The composition uses five citrus elements in the opening: blood orange brings sweetness, Calabrian bergamot provides bitter depth, lemon and mandarin round it into something whole. Pink pepper adds a slight prickliness at the edges. The heart is where it earns the name: jasmine leaf is a specific botanical choice, not jasmine blossom. It smells like green stems, not flowers, that slightly bitter, vegetable quality of fresh-cut greenery. Branched benzoin adds a resinous warmth that keeps the green notes from reading as cut grass.
The evolution
The opening arrives with intensity. Blood orange appears first, then bergamot cuts in to sharpen it. Lemon and mandarin layer on top, and there's a warmth underneath that isn't sweetness exactly. It's the temperature of air that's been sitting under glass. The pink pepper shows up as a flicker, then disappears. As the citrus begins to recede, the green heart takes over. This is where the name earns itself. Jasmine leaf smells like stems, not flowers, that slightly bitter, vegetable quality of fresh-cut greenery. The damask rose doesn't smell like rose. It smells like humid air carrying floral traces from somewhere nearby. The benzoin starts to thicken the composition, adding resin without sweetness. The drydown is where patience pays off. Brazilian rosewood arrives quietly, bringing warmth and a slight woodiness that softens everything.
Cultural impact
Greenhouse appeals to those who want the sensory experience of a greenhouse without the commitment of an actual greenhouse.
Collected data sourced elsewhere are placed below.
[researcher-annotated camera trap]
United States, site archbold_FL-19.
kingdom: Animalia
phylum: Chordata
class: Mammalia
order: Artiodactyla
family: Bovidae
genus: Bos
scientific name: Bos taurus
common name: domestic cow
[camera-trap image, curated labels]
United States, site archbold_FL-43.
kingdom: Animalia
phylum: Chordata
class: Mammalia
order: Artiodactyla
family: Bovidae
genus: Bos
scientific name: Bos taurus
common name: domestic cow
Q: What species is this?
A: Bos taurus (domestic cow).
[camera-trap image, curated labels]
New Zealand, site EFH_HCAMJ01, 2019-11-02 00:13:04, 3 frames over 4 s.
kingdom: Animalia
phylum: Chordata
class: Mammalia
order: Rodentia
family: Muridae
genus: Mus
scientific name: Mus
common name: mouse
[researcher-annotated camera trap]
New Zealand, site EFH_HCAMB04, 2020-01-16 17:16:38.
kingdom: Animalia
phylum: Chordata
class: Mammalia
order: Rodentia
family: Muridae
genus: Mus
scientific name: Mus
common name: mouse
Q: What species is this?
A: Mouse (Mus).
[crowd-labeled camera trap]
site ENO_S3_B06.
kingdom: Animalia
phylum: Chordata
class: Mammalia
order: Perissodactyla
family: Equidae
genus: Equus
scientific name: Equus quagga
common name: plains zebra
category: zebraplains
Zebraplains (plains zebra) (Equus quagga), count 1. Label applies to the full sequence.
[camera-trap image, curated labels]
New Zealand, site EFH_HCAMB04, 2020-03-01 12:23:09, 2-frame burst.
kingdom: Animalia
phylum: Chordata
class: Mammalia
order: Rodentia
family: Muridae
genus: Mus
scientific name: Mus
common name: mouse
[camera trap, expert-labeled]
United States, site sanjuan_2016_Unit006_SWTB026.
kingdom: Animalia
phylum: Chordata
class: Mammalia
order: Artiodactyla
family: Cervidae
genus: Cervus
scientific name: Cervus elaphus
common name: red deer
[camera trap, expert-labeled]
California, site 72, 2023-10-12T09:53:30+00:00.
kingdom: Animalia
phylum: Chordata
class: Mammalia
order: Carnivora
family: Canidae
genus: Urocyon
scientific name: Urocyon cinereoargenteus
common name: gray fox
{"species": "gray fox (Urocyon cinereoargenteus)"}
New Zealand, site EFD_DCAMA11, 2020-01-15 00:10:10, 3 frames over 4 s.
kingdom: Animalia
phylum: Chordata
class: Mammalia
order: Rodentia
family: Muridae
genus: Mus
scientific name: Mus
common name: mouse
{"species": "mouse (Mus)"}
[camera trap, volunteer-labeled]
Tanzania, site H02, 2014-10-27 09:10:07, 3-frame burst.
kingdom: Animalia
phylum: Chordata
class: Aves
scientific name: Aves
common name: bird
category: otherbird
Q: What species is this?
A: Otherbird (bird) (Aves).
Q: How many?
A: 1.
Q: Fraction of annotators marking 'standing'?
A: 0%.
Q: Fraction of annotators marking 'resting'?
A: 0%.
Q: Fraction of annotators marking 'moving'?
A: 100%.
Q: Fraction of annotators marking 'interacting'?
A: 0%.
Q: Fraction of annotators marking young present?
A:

The fragrance's clean, approachable character and moderate sillage make it an accessible choice for everyday wear. It's the kind of fragrance people return to when they want something uncomplicated and honest, a scent that smells like what it claims to smell like without elaborate storytelling or hidden meanings to decode. The straightforward approach suits those who appreciate transparency in fragrance, where the name tells you exactly what to expect.